TASKS TO CARRY OUT -
[1] In the passage on raise_softirq(), which macro restores the IF flag state saved in step 1?
[2] List every function or macro named in the passage on raise_softirq().
[3] Extend the passage on softirq activation past its final step.

SELECTED TEXT -
Softirqs are activated by means of the raise_softirq( ) function. This function, which receives as its parameter the softirq index nr, performs the following actions:

Executes the local_irq_save macro to save the state of the IF flag of the eflags register and to disable interrupts on the local CPU.
Marks the softirq as pending by setting the bit corresponding to the index nr in the softirq bit mask of the local CPU.
If in_interrupt() yields the value 1, it jumps to step 5. This situation indicates either that raise_softirq( ) has been invoked in interrupt context, or that the softirqs are currently disabled.
Otherwise, invokes wakeup_softirqd() to wake up, if necessary, the ksoftirqd kernel thread of the local CPU (see later).
Executes the local_irq_restore macro to restore the state of the IF flag saved in step 1.

DATASET EXCERPT -

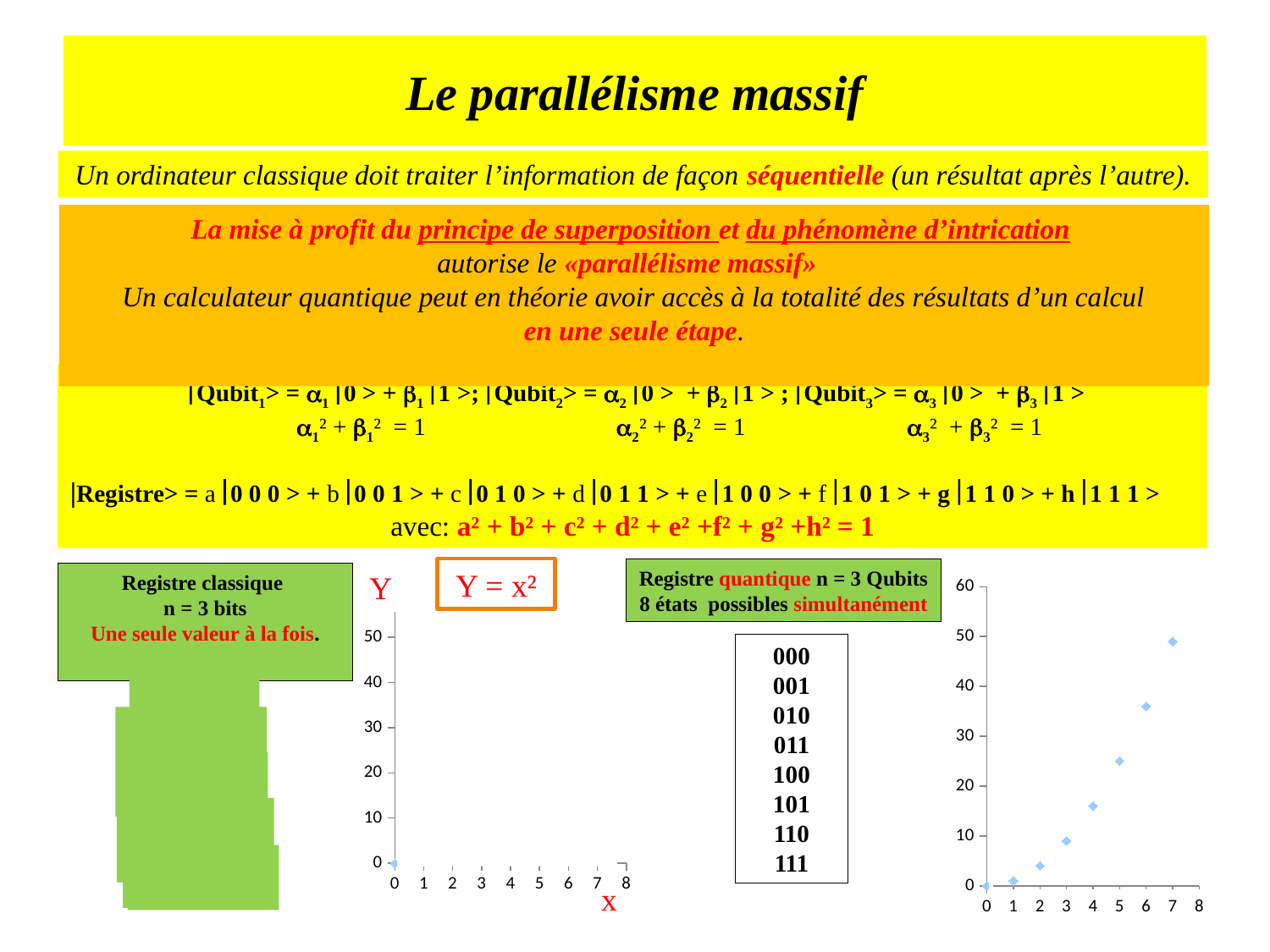
In the chart on the right side of the slide, is the value at x = 6 greater or less than 40? less What equation is shown in the orange box above the left chart? Y = x² In the chart on the right side of the slide, at which x value is the plotted point lowest? 0 In the chart on the right side of the slide, at which x value is the plotted point highest? 7 What kind of chart is the chart on the right side of the slide? scatter chart In the chart on the right side of the slide, how many data points are plotted? 8 In the chart on the right side of the slide, do the values rise or fall as x increases from 0 to 7? rise In the chart on the right side of the slide, is the value at x = 4 greater or less than 20? less In the chart on the right side of the slide, is the value at x = 6 greater or less than 30? greater In the chart on the right side of the slide, which point is higher, the one at x = 3 or the one at x = 5? x = 5 What is the highest tick value shown on the vertical axis of the chart on the right side of the slide? 60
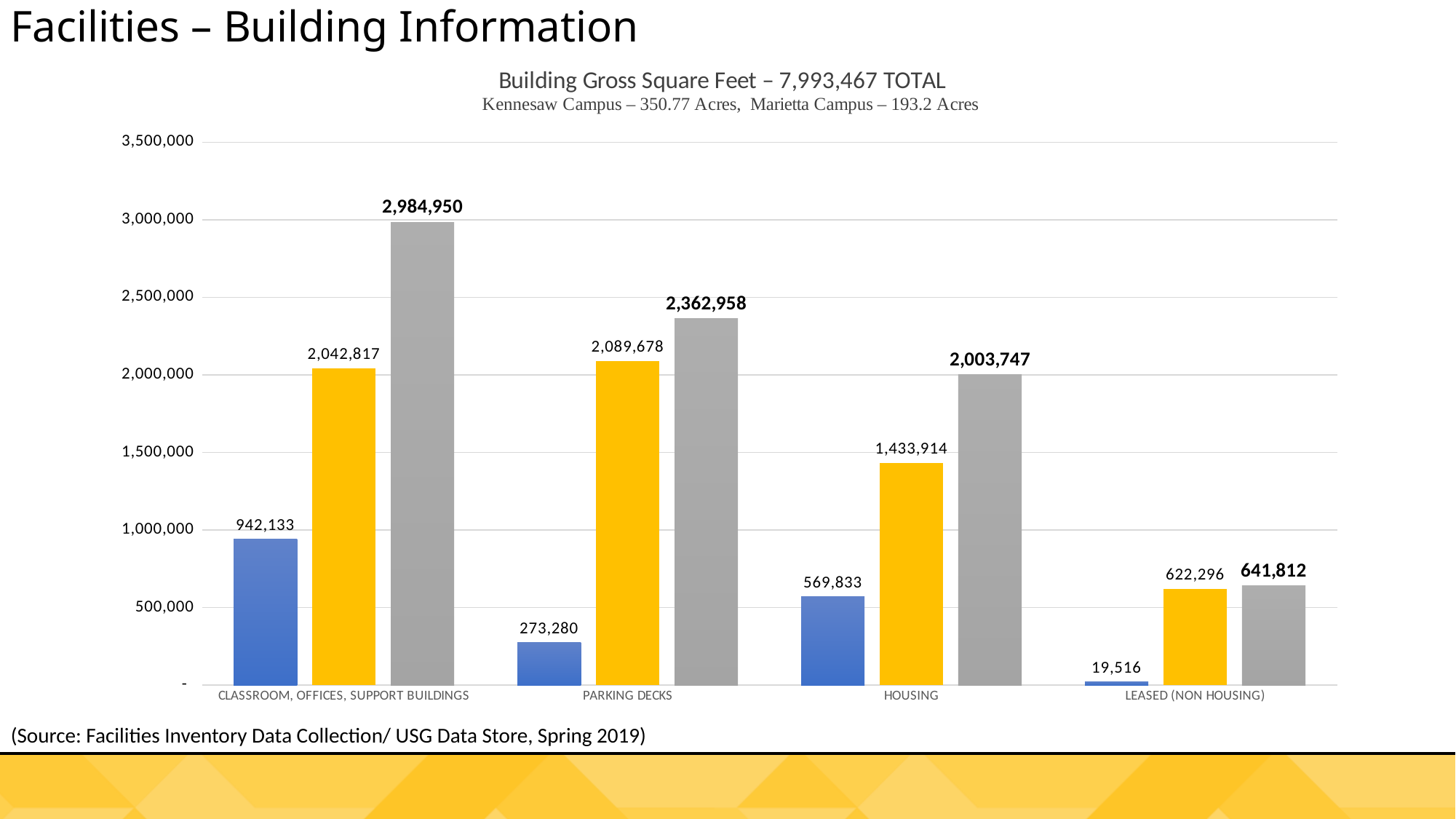
Which is larger: the blue bar for Housing or the blue bar for Parking Decks? Housing What kind of chart is shown on the slide? bar chart What is the value of the gray bar for Parking Decks? 2,362,958 What total is stated in the chart title? 7,993,467 Which category has the lowest blue bar? Leased (Non Housing) Is the yellow bar for Leased (Non Housing) greater or less than 1,000,000? less What is the value of the blue bar for Classroom, Offices, Support Buildings? 942,133 Which category has the highest gray bar? Classroom, Offices, Support Buildings What is the difference between the gray bar for Classroom, Offices, Support Buildings and the gray bar for Parking Decks? 621,992 What is the value of the blue bar for Leased (Non Housing)? 19,516 What is the value of the yellow bar for Housing? 1,433,914 How many categories are shown on the x axis? 4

TASK-BY-TASK RESULTS -
[1] local_irq_restore

[2] raise_softirq(), local_irq_save, in_interrupt(), wakeup_softirqd(), local_irq_restore

[3]
Checks for active (pending) softirqs should be perfomed periodically, but without inducing too much overhead. They are performed in a few points of the kernel code. Here is a list of the most significant points (be warned that number and position of the softirq checkpoints change both with the kernel version and with the supported hardware architecture):

When the kernel invokes the local_bh_enable( ) function^[*] to enable softirqs on the local CPU
When the do_IRQ( ) function finishes handling an I/O interrupt and invokes the irq_exit( ) macro
If the system uses an I/O APIC, when the smp_apic_timer_interrupt( ) function finishes handling a local timer interrupt (see the section "Timekeeping Architecture in Multiprocessor Systems" in Chapter 6)
In multiprocessor systems, when a CPU finishes handling a function triggered by a CALL_FUNCTION_VECTOR interprocessor interrupt
When one of the special ksoftirqd/n kernel threads is awakened (see later)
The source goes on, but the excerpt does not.